▶ GIVEN REQUEST:
Take down each entry exactly as written.

▶ WORKING DATA:
┌──

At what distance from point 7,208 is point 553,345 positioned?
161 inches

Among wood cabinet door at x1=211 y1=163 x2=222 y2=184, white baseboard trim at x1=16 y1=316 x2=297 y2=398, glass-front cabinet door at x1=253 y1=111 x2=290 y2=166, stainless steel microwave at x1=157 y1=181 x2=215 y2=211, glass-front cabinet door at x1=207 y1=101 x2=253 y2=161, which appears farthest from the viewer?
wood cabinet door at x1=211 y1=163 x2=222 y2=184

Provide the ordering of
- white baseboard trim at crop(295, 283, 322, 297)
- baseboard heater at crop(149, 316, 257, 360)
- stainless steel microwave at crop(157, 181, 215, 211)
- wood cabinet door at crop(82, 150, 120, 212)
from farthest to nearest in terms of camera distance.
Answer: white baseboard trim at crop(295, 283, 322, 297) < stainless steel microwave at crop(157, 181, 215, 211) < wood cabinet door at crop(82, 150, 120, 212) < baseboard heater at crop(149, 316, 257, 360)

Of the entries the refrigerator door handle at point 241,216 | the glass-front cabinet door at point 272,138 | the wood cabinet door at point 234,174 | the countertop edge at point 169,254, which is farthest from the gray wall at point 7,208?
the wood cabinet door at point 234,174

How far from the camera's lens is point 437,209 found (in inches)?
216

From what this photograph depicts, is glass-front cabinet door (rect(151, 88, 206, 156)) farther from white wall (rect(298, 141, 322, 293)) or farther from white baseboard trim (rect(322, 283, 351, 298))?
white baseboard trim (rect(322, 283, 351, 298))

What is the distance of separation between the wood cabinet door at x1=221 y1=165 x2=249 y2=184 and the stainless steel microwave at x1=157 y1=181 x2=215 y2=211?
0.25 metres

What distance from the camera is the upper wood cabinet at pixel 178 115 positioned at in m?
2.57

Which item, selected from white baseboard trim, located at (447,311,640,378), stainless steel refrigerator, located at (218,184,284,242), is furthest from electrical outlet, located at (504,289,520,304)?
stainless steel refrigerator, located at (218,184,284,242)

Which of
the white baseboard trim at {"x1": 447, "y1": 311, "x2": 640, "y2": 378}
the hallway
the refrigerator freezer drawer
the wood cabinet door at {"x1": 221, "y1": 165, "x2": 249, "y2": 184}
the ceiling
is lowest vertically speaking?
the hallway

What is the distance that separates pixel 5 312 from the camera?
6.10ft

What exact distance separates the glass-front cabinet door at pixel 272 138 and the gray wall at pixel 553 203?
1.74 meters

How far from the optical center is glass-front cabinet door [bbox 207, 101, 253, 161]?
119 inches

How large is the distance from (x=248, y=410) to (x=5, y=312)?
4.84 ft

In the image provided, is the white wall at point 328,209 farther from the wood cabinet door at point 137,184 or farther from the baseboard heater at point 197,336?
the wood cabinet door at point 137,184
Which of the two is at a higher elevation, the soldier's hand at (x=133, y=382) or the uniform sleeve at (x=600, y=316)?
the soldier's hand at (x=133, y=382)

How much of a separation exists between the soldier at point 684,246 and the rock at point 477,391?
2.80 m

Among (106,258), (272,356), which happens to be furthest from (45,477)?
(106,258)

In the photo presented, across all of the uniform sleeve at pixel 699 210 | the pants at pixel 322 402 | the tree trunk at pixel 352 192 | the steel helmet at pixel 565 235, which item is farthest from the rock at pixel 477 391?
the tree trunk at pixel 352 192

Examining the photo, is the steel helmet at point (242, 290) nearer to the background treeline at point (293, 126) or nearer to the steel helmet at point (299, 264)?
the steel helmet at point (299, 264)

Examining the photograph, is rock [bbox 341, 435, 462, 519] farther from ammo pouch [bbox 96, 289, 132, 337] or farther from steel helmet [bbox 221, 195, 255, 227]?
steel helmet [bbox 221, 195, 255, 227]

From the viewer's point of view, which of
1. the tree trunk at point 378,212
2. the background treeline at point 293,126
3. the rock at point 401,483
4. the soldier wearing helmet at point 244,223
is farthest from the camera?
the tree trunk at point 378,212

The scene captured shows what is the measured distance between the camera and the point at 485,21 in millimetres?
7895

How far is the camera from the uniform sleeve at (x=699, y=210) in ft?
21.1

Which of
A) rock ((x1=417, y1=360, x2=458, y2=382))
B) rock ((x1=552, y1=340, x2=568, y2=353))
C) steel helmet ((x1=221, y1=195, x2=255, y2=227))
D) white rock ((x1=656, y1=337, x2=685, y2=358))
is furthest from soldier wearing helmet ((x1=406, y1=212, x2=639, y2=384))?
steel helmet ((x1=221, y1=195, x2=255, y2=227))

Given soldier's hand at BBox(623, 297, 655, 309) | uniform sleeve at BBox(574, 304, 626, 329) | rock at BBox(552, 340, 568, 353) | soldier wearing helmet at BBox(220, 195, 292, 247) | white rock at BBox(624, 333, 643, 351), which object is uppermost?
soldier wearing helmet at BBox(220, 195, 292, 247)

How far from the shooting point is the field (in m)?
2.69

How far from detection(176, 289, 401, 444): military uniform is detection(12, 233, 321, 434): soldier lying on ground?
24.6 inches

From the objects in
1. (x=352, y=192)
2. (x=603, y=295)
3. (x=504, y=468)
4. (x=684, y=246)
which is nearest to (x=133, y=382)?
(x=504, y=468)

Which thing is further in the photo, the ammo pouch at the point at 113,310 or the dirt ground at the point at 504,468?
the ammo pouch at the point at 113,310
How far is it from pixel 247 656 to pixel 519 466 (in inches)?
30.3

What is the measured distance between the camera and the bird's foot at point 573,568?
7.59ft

└──

▶ SOLUTION TO THIS PROBLEM:
At what distance from point 7,208 is point 553,345 positioned?
161 inches

Among wood cabinet door at x1=211 y1=163 x2=222 y2=184, white baseboard trim at x1=16 y1=316 x2=297 y2=398, glass-front cabinet door at x1=253 y1=111 x2=290 y2=166, stainless steel microwave at x1=157 y1=181 x2=215 y2=211, glass-front cabinet door at x1=207 y1=101 x2=253 y2=161, which appears farthest from the viewer?
wood cabinet door at x1=211 y1=163 x2=222 y2=184

Provide the ordering of
- white baseboard trim at crop(295, 283, 322, 297)
- baseboard heater at crop(149, 316, 257, 360)
- stainless steel microwave at crop(157, 181, 215, 211)
- wood cabinet door at crop(82, 150, 120, 212)
from farthest to nearest in terms of camera distance.
Answer: white baseboard trim at crop(295, 283, 322, 297) < stainless steel microwave at crop(157, 181, 215, 211) < wood cabinet door at crop(82, 150, 120, 212) < baseboard heater at crop(149, 316, 257, 360)

Of the entries the refrigerator door handle at point 241,216 | the glass-front cabinet door at point 272,138 | the wood cabinet door at point 234,174 | the countertop edge at point 169,254, which is farthest from the gray wall at point 7,208?
the wood cabinet door at point 234,174

How far from the camera's lens is point 437,209 found (in inches)?
216

From what this photograph depicts, is glass-front cabinet door (rect(151, 88, 206, 156)) farther from white wall (rect(298, 141, 322, 293)) or farther from white baseboard trim (rect(322, 283, 351, 298))?
white baseboard trim (rect(322, 283, 351, 298))

What is the distance of separation between the wood cabinet door at x1=221 y1=165 x2=249 y2=184 and the stainless steel microwave at x1=157 y1=181 x2=215 y2=211?
0.25 metres

What distance from the camera is the upper wood cabinet at pixel 178 115 positioned at in m?
2.57

Which item, selected from white baseboard trim, located at (447,311,640,378), stainless steel refrigerator, located at (218,184,284,242), is furthest from electrical outlet, located at (504,289,520,304)?
stainless steel refrigerator, located at (218,184,284,242)

Which of
the white baseboard trim at {"x1": 447, "y1": 311, "x2": 640, "y2": 378}
the hallway
the refrigerator freezer drawer
the wood cabinet door at {"x1": 221, "y1": 165, "x2": 249, "y2": 184}
the ceiling
is lowest vertically speaking?
the hallway

What is the distance that separates pixel 5 312 from the camera?
6.10ft

What exact distance separates the glass-front cabinet door at pixel 272 138 and the gray wall at pixel 553 203?
1.74 meters

How far from the optical center is glass-front cabinet door [bbox 207, 101, 253, 161]?
119 inches

How large is the distance from (x=248, y=410) to (x=5, y=312)?
4.84 ft

In the image provided, is the white wall at point 328,209 farther from the wood cabinet door at point 137,184 or farther from the baseboard heater at point 197,336?
the wood cabinet door at point 137,184
Which of the two is at a higher elevation, the soldier's hand at (x=133, y=382) or the uniform sleeve at (x=600, y=316)?
the soldier's hand at (x=133, y=382)

How much of a separation exists between the soldier at point 684,246 and the rock at point 477,391?
2.80 m

Among (106,258), (272,356), which happens to be furthest from (45,477)?
(106,258)

In the photo presented, across all of the uniform sleeve at pixel 699 210 | the pants at pixel 322 402 | the tree trunk at pixel 352 192 | the steel helmet at pixel 565 235, which item is farthest from the rock at pixel 477 391?
the tree trunk at pixel 352 192

Examining the photo, is the steel helmet at point (242, 290) nearer to the background treeline at point (293, 126) or nearer to the steel helmet at point (299, 264)?
the steel helmet at point (299, 264)

Examining the photograph, is rock [bbox 341, 435, 462, 519] farther from ammo pouch [bbox 96, 289, 132, 337] or farther from steel helmet [bbox 221, 195, 255, 227]?
steel helmet [bbox 221, 195, 255, 227]

From the viewer's point of view, which of
1. the tree trunk at point 378,212
2. the background treeline at point 293,126
3. the rock at point 401,483
4. the soldier wearing helmet at point 244,223
is farthest from the camera?
the tree trunk at point 378,212

The scene captured shows what is the measured distance between the camera and the point at 485,21 in millimetres?
7895

How far is the camera from the uniform sleeve at (x=699, y=210) in ft?
21.1

Which of
A) rock ((x1=417, y1=360, x2=458, y2=382))
B) rock ((x1=552, y1=340, x2=568, y2=353))
C) steel helmet ((x1=221, y1=195, x2=255, y2=227))
D) white rock ((x1=656, y1=337, x2=685, y2=358))
is furthest from soldier wearing helmet ((x1=406, y1=212, x2=639, y2=384))?
steel helmet ((x1=221, y1=195, x2=255, y2=227))

Given soldier's hand at BBox(623, 297, 655, 309) | uniform sleeve at BBox(574, 304, 626, 329) | rock at BBox(552, 340, 568, 353) | soldier wearing helmet at BBox(220, 195, 292, 247) | white rock at BBox(624, 333, 643, 351), which object is uppermost?
soldier wearing helmet at BBox(220, 195, 292, 247)

How far from the shooting point is the field (in m)?
2.69

How far from detection(176, 289, 401, 444): military uniform is detection(12, 233, 321, 434): soldier lying on ground?
24.6 inches

From the objects in
1. (x=352, y=192)
2. (x=603, y=295)
3. (x=504, y=468)
4. (x=684, y=246)
which is nearest to (x=133, y=382)?
(x=504, y=468)

Which thing is further in the photo, the ammo pouch at the point at 113,310 or the dirt ground at the point at 504,468?
the ammo pouch at the point at 113,310
How far is it from pixel 247 656 to pixel 519 466 (in inches)?
30.3

What is the measured distance between the camera and the bird's foot at point 573,568?
7.59ft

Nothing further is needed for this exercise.